Think about it. How many of us remain in one place long enough to see an oak tree grow tall and massive or to see a polluted stream returned to its natural state and filled with edible fish?
So, we do these things for other people and they do them for us. That is why the improvements along Flint and Cotaco creeks are so exciting. If the work continues, people yet to be born will experience clean water and enjoy wholesome nature along the creek banks.
Conservation, however, comes at a cost that Foy Kirkland of the Natural Resources and Conservation Service hopes landowners are willing to pay.
With an Environmental Protection Agency grant of nearly $500,000, Mr. Kirkland hopes to create forest buffer zones along 13 miles of stream banks.
For landowners, many of whom are cattle farmers, the change means giving up some of their access to the water to stop animal pollution.
Other federal money is going into saving creeks within the two watersheds, also, as small steps in a long journey toward saving the streams.
Much of the money goes to property owners as compensation for loss of land use. Some, however, say previous payments failed to make up for their loses.
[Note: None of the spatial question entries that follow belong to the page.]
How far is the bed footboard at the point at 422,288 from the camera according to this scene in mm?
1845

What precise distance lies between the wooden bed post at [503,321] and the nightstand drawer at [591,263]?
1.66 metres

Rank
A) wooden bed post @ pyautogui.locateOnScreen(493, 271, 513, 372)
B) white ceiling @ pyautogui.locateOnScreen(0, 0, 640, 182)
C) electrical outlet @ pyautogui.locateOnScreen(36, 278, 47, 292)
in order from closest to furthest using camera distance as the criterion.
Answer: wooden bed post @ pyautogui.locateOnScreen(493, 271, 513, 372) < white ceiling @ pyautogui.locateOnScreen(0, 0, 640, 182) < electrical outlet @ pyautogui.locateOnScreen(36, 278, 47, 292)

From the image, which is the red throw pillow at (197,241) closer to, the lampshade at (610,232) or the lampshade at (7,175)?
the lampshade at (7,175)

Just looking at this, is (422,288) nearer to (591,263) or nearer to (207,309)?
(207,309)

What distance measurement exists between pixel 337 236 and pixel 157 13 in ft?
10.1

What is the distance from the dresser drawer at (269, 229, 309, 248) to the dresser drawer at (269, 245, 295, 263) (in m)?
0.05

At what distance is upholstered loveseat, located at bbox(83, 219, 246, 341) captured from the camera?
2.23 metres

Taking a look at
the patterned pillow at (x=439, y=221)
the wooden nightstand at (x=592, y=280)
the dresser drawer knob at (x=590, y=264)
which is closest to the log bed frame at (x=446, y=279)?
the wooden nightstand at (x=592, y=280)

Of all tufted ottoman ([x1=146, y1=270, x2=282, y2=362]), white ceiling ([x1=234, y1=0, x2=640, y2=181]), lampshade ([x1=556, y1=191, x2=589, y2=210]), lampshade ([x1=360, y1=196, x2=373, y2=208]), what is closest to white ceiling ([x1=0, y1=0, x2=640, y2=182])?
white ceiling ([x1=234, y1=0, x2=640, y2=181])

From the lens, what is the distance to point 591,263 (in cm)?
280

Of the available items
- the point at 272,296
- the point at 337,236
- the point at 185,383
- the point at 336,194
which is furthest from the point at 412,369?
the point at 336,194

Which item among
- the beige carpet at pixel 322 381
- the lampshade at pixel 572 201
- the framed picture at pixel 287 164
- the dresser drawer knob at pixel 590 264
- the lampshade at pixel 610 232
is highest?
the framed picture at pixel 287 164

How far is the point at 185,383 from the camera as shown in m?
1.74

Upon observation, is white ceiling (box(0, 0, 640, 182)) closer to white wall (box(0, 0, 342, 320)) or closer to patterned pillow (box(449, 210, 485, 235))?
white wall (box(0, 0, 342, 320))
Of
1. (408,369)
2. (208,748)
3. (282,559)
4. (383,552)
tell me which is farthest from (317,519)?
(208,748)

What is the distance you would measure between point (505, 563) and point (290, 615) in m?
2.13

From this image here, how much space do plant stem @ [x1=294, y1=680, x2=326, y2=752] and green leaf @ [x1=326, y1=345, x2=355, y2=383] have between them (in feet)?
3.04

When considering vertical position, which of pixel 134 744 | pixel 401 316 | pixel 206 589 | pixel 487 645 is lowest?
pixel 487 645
Farmers are a major cause of pollution because of runoff from fertilizer, herbicides, pesticides and animal waste and erosion all across the nation.
Many farmers are cooperating with conservation efforts. Those locally who don't might consider the pollution controls manufacturing plants along the Tennessee River must install at their expense.
Hopefully, more farmers will cooperate and the creeks will be clean in a couple decades.